Some media commentators have referred to the pushy schedule as “being vacationed.”
This year’s programming will put Chinese (or anyone working for Chinese companies) at work on five Saturdays and seven Sundays. For New Year’s, the first holiday of the year, the entire country was asked to worked eight consecutive days, a government directive that violated its own labor laws.
Taking care of business
Dissolving May Day, or what was called a “golden weekend,” was a step in the right direction in resolving holiday congestion.
In China, a holiday for all is essentially a holiday for none. Holy mountains are swarmed with hellish crowds. Vacationers vie for ever last inch of beach space at sea resorts. Perhaps worst of all, the country’s transportation system is pushed to maximum capacity and sometimes beyond (it still is during Chinese New Year, which is thought to be the largest movement of people on the planet).
But even if the government has curbed some of the crowds, the sacredness of the five-day work week (for those it may apply to in China) should not be violated. Asking people to work seven or eight days in a row is comparable to asking an 8-year-old to do math homework for longer than 40 minutes. By the end of the long stretch, productivity will be low. The government also looked foolish violating its own labor law for the January 1 holiday.
An alternative to the current regime is being hotly debated in the Chinese media. Economic Information, a government-back news site, invited specialist to debate the topic. Paid leave that can be taken at will instead of set holidays has gained much support.
Such a system would almost instantly relieve China’s transportation bottleneck.
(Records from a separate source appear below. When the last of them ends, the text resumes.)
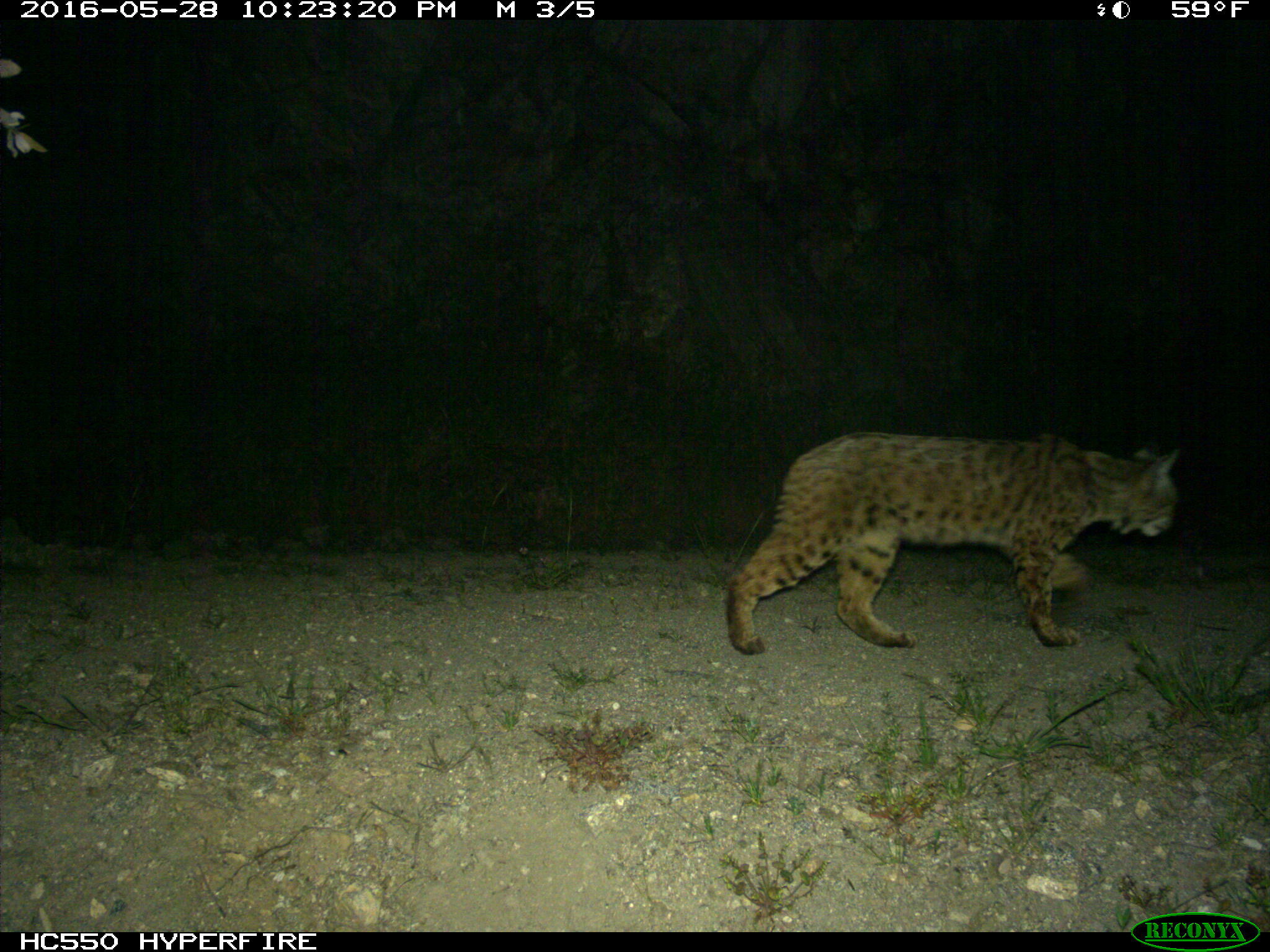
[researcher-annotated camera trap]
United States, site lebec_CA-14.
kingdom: Animalia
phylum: Chordata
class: Mammalia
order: Carnivora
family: Felidae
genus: Lynx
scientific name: Lynx rufus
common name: bobcat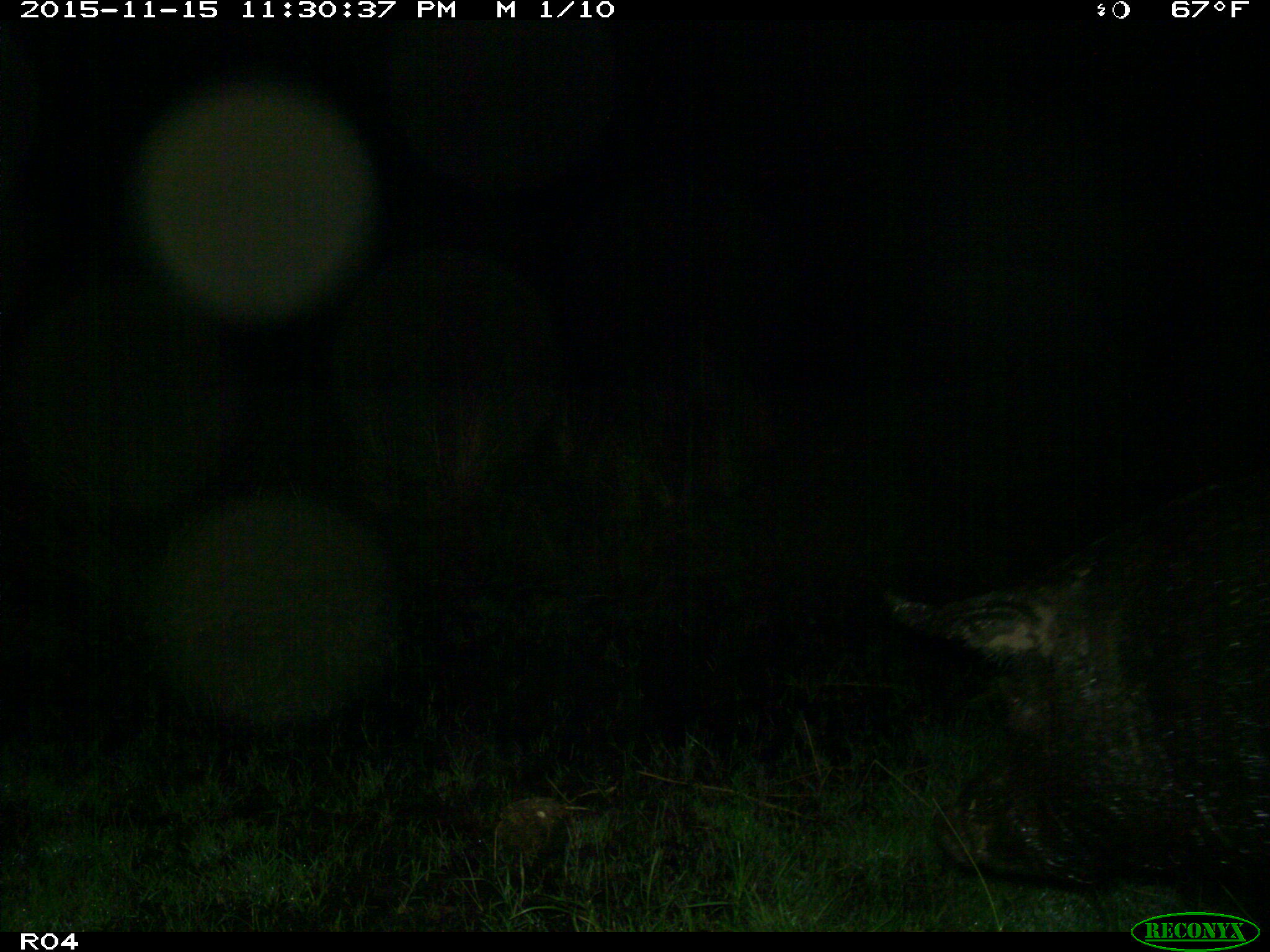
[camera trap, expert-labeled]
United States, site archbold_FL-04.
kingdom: Animalia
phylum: Chordata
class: Mammalia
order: Artiodactyla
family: Suidae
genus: Sus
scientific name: Sus scrofa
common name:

It would maintain travel spending and also spread that spending more evenly throughout the year. That way, hoteliers and travel companies would be less reliant on a few key weekends.
Solid arguments against paid leave have been waged. Even with the current schedule, many employers in the manufacturing sector require their workers to come in on holidays without paying them the overtime salary that is specified in Chinese law. Replacing a set schedule with paid leave would make it easy for employers simply cut paid leave from paychecks because a more flexible schedule would make corporate vacation policies’ be harder to police.
Perhaps an intermediate solution would be to follow the US in setting holidays. A holiday that lands on a Wednesday could be moved to Monday or Friday, avoiding a disfiguration of the workweek but maintaining the opportunity for precious domestic consumption.
However, China shouldn’t follow the US too closely. Official holidays in the US are guaranteed only to federal employees. While many other employers will shut the office on those days too, the number of holidays guaranteed to US workers outside the government is zero. It’s the only developed country without any form of guaranteed paid leave.
China has done well in granting the masses several vacation days, even if the majority of that time is spent standing in an endless queue.